[R] Why does `[<-.matrix` not exist in base R
kry|ov@r00t @end|ng |rom gm@||@com
Sun Nov 24 15:06:14 CET 2019
On Sat, 23 Nov 2019 11:58:42 -0500
David Disabato <ddisab01 using gmail.com> wrote:
> For example, if I want to add a new column to a data.frame, I can do
> something like `myDataFrame[, "newColumn"] <- NA`.
Arguably, iterative growth of data structures is not the "R style",
since it may lead to costly reallocations, resulting in the worst case
scenario of quadratic behaviour for linear operations.
If iterative processing is unavoidable, it might help to store partial
results in a list, then build the final matrix with a single call to
> However, with a matrix, this syntax does not work and I have to use a
> call to `cbind` and create a new object. For example, `mymatrix2 <-
> cbind(mymatrix, "newColumn" = NA)`.
> Is there a programming reason that base R does not have a matrix
> method for `[<-` or is it something that arguably should be added?

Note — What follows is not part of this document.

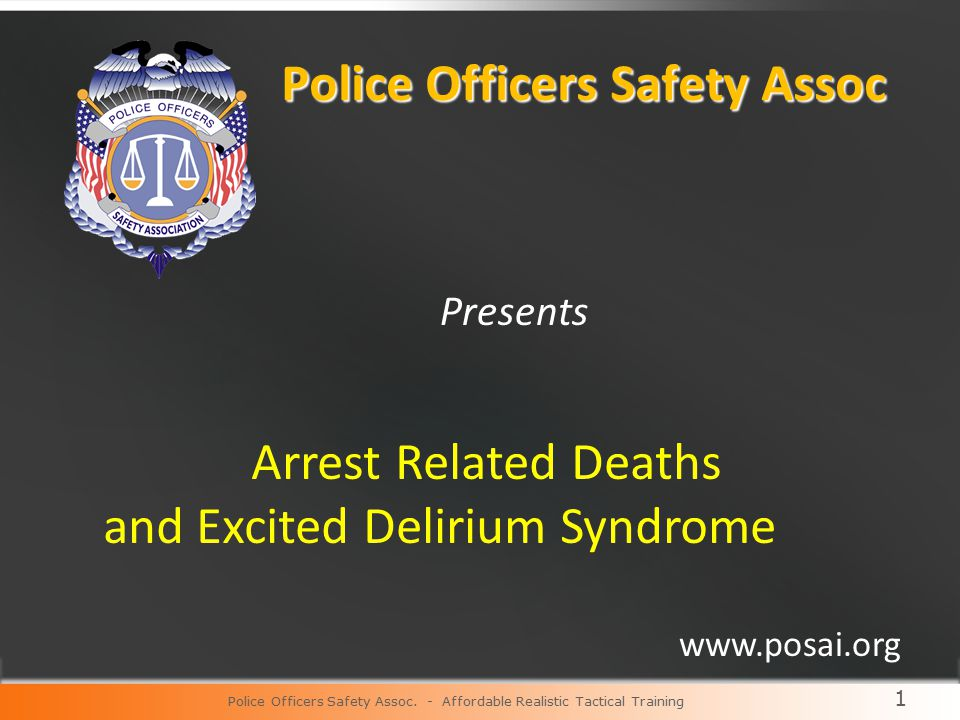 1 Police Officers Safety Assoc Presents Arrest Related Deaths and Excited Delirium Syndrome Police Officers Safety Assoc.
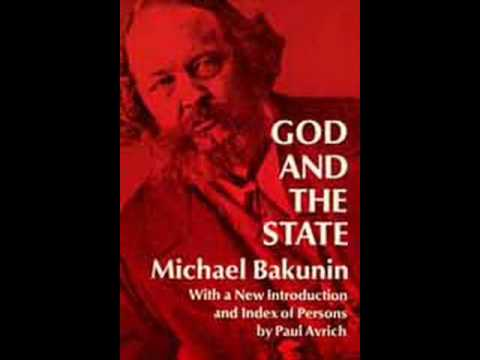 Mikhail Bakunin - God and the State ( Introduction )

A data frame is a list of columns, so adding a new column is relatively
cheap: allocate enough memory for one column and append (roughly
speaking) a pointer to the list of pointers-to-column-data. This
results in reallocation of the *latter* list, but, since that list is
small in comparison to the whole data frame, it's okay. Note that this
operation does not affect any of the other columns belonging to the
same data frame.
A matrix, on the other hand, is a vector containing the whole matrix
with array dimensions stored as an attribute. Since R matrices are
stored by column [*], adding a new column to the matrix means resizing
the buffer to hold length(matrix) + nrow(matrix) elements, then
appending the new column to the end of the buffer. If the allocator
cannot enlarge the buffer in place (because the buffer is followed in
memory by another buffer), it has to allocate the new buffer elsewhere,
copy the memory, then free the old buffer.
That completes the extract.